Please copy out the stretch of the listing below from the line that contains "Look at this image. Outline" through the line that contains "<instances>", both included, character for character and with nothing else.

-- Start DATA IN THIS EXERCISE --

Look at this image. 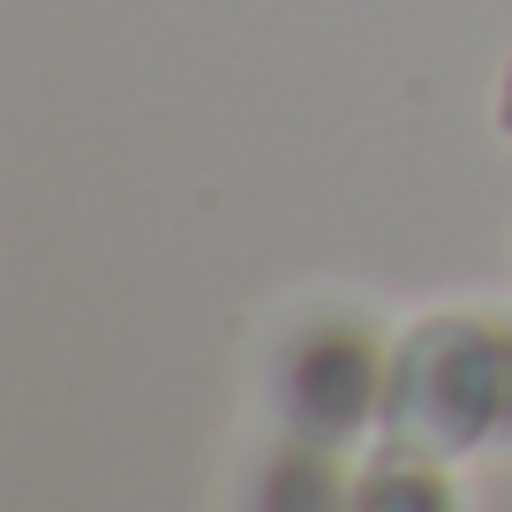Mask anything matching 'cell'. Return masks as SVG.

-- End DATA IN THIS EXERCISE --
-- Start DATA IN THIS EXERCISE --

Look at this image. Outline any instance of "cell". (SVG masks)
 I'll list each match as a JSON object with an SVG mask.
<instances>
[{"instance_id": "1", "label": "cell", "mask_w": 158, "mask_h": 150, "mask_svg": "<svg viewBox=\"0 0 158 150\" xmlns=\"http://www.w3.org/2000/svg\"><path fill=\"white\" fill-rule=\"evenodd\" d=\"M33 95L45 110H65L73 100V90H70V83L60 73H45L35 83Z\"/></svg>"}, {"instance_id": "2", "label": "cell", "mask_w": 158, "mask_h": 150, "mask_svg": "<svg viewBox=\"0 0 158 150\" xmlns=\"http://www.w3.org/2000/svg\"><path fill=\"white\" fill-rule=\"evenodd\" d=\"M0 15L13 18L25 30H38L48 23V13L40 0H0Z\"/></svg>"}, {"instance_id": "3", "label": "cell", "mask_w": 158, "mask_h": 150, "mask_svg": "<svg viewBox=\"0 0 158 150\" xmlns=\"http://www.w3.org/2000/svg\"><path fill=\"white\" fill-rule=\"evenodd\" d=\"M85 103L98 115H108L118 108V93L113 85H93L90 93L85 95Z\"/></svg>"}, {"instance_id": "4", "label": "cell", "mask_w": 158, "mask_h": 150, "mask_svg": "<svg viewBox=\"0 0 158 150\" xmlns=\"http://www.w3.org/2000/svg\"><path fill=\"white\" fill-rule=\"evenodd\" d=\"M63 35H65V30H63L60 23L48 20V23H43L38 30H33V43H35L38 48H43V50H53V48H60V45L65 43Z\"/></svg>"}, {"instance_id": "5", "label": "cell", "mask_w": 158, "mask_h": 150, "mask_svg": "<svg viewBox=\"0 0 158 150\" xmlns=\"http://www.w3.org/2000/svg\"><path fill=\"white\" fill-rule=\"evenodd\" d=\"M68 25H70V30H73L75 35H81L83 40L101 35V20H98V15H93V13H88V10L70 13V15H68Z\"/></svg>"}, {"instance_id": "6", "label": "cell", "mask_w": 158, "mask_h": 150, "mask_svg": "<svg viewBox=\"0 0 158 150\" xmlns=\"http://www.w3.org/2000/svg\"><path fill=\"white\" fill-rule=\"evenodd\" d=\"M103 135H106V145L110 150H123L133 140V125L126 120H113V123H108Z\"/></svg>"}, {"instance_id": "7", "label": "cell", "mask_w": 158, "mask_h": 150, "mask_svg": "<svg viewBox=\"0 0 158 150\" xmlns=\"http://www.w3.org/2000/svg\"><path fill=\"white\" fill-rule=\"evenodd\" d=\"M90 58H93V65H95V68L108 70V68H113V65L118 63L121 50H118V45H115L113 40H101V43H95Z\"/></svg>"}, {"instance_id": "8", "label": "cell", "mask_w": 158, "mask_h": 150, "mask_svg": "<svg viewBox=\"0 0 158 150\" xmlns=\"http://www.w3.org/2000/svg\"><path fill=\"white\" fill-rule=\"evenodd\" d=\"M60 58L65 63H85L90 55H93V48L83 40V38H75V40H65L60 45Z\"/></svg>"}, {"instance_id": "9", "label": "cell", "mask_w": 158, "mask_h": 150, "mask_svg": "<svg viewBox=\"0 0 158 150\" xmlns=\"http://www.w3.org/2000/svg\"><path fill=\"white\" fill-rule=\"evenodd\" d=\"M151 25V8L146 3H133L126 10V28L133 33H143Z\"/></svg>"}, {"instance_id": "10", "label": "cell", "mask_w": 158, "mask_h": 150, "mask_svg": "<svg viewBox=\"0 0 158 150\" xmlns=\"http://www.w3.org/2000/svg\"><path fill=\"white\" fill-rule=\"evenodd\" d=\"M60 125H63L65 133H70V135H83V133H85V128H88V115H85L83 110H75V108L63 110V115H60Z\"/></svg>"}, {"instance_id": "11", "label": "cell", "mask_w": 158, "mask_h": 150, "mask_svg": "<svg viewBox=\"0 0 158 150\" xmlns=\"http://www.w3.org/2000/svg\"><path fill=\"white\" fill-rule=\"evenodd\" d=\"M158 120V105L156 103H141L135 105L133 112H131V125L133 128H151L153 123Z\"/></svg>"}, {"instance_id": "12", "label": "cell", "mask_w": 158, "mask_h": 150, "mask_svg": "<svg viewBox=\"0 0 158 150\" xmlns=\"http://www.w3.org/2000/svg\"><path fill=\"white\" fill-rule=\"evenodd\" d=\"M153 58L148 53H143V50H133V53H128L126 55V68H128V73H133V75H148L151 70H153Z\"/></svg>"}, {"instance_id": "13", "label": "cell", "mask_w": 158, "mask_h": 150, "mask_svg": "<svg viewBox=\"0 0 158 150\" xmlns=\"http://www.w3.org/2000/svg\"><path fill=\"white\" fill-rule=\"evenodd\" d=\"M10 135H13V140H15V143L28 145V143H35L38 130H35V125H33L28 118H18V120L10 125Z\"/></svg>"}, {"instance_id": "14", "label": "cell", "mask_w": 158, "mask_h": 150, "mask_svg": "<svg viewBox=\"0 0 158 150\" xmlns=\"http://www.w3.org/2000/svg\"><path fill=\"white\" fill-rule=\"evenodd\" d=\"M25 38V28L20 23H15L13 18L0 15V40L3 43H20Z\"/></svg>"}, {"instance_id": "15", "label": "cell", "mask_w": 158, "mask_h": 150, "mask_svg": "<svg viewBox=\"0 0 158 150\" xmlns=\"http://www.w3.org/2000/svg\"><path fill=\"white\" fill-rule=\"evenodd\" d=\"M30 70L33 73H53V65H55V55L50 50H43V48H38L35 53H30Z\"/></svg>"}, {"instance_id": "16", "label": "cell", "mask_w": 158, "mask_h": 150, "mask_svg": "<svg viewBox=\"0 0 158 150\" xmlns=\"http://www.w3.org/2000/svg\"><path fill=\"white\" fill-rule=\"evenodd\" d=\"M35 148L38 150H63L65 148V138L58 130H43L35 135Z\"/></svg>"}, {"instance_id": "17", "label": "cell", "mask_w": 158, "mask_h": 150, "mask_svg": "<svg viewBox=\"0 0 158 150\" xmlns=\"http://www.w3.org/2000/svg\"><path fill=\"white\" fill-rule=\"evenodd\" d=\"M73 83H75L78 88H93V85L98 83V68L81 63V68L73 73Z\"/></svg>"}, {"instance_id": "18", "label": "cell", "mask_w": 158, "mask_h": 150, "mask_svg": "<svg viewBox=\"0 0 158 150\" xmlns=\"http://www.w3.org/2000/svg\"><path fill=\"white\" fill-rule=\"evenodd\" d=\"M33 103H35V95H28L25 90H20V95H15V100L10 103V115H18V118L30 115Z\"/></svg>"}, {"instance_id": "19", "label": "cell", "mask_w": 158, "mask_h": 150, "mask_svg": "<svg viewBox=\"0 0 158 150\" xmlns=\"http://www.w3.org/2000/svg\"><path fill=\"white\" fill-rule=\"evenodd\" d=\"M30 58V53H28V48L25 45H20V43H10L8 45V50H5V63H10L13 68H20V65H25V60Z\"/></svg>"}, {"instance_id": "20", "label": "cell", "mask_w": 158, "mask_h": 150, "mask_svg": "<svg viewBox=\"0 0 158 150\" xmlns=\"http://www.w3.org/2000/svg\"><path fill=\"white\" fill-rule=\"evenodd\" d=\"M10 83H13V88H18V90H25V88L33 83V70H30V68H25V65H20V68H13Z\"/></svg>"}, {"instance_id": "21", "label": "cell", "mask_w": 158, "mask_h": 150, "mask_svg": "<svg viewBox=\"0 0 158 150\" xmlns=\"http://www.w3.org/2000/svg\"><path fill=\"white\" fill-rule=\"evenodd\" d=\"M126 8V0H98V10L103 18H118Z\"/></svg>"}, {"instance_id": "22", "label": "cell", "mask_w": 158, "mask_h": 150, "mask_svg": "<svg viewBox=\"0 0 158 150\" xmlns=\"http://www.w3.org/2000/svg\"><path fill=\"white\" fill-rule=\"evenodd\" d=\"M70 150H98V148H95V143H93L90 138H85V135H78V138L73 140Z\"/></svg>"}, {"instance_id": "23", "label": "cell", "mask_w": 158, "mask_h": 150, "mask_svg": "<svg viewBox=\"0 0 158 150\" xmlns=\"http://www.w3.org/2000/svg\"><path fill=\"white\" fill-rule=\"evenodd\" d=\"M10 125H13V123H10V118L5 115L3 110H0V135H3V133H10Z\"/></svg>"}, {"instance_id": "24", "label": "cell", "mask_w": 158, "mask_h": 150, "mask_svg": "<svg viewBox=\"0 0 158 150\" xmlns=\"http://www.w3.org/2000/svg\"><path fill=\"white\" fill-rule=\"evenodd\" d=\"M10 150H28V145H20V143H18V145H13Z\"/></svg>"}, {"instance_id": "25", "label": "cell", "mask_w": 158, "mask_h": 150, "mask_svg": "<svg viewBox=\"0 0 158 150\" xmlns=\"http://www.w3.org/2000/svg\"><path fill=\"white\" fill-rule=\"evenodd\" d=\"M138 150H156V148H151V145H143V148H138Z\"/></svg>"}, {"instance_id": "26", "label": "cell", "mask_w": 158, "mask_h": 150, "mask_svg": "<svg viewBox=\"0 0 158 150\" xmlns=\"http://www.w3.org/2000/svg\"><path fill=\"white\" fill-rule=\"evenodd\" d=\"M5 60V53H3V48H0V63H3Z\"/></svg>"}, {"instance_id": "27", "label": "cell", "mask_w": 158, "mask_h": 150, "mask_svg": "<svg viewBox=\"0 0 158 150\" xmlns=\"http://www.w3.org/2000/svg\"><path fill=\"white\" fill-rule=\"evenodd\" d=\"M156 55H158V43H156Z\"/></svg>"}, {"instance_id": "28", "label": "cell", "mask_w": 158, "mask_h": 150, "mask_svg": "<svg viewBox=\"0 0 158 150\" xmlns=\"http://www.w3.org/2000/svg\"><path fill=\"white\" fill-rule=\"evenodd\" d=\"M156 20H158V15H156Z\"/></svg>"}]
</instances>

-- End DATA IN THIS EXERCISE --

ANSWER TO THE TASK =>
Look at this image. Outline any instance of "cell". (SVG masks)
 I'll list each match as a JSON object with an SVG mask.
<instances>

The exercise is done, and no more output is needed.